Written by Jack van Ommen on January 15th, 2010

I arrived here exactly two weeks ago but with all that I have seen and experienced it feels like more than a month ago that I left San Francisco. And the real exploration takes off tomorrow for a one month trip through Cambodia, Laos and Vietnam. I switched hotels once again. I liked where I stayed in the $20 room but this one for $18 is better and has better WiFi reception. My camera battery charger gave the spirit and I replaced it with a better version for $ 15.00; I looked at a larger zoom lens. Eight times stronger than the 28 to 200 mm I have now. This would be especially useful on the water, to pull in birds, whales etc. The costs is less here than in the Sates. It will only raise your subscriptions by $ 5.00 a month. I am tempted.

The next stop was at the Historical Museum in the Zoological and Botanical garden. This museum was built in 1927. It tells a very complete story about the history of Vietnam from prehistoric times onward. The Mongol invasion, wars with the Chinese, Thais and civil wars with different region’s war lords. The Cham (Hindhu) periodfrom 600 to 1100 B.C., of which descendants still remain in Vietnam. I stopped for my $ 1.00 Bun Cha Gio at the Cercle Sportif.
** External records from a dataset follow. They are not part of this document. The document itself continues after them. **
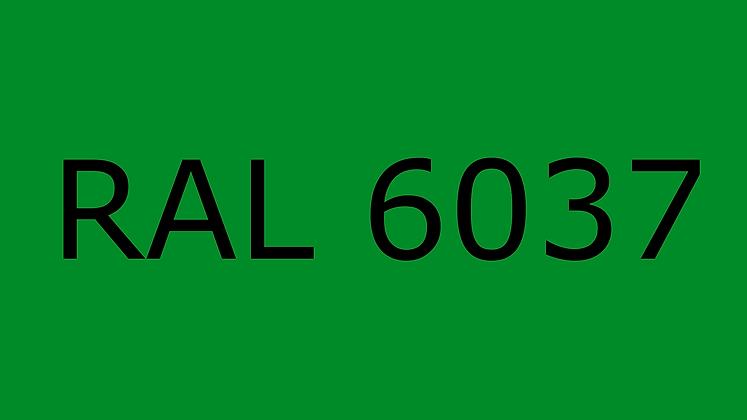 purefil Filament RAL 6037 1.75mm
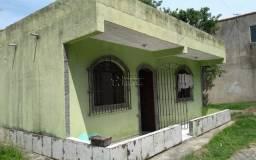 CA 801-Imóvel de Vila com excelente localização - Iguaba Grande - RJ
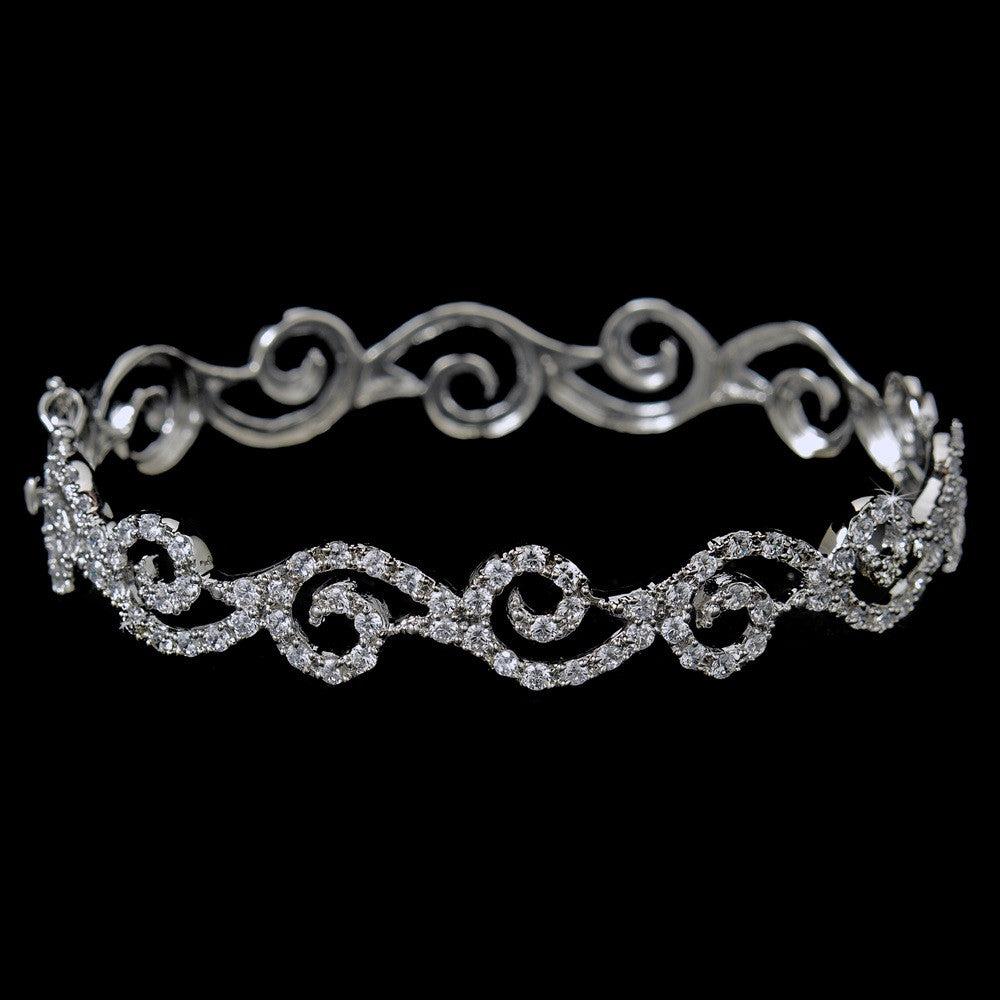 Bridal Wedding Bracelet 8350 Silver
I had my 1962 membership card printed out and I just could not help my self and show it to everyone around the pool. Andre was there again. What a character. He has a joke repertoire in French that had me cracked up for an hour.

Never before have I ever wished for a dentist appointment to last longer. I have been crowned and have no reason anylonger to look forward to have these gentle Asian ladies poke around in my mouth. 

Second sightseeing destination was the Thien Hau Temple a fair distance, to the West, from the center of Saigon. With the bicycle it was no challenge. As a matter of fact a bicycle is faster than a taxi because they just keep getting bogged down in traffic. This temple was built by Taoist Buddhist Chinese immigrants from Fujien/Canton in 1760.  There are many Thien Hau temples built by immigrants from S.E. China in coastal towns in Vietnam and elsewhere, there is one on Nobb Hill in San Francisco and one in Los Angeles China Town. Lady Lam Tuc Mac. According to the “Polity Chronicle of the Great Qing”, Lam Tuc Mac was the Goddess of Sea. She was born on March 23 (lunar year) and was the sixth daughter of Lam Nguyen, a native of Fujian province. This particular temple has some exceptional fine wall friezes depicting, for example, a dragon dance. The birthday of Lady Lam Tuc Mac  is March 23rd. The day that I return from Saigon to San Francisco.

It’s getting time to head towards the air port to meet Iris, my travel companion for the coming month.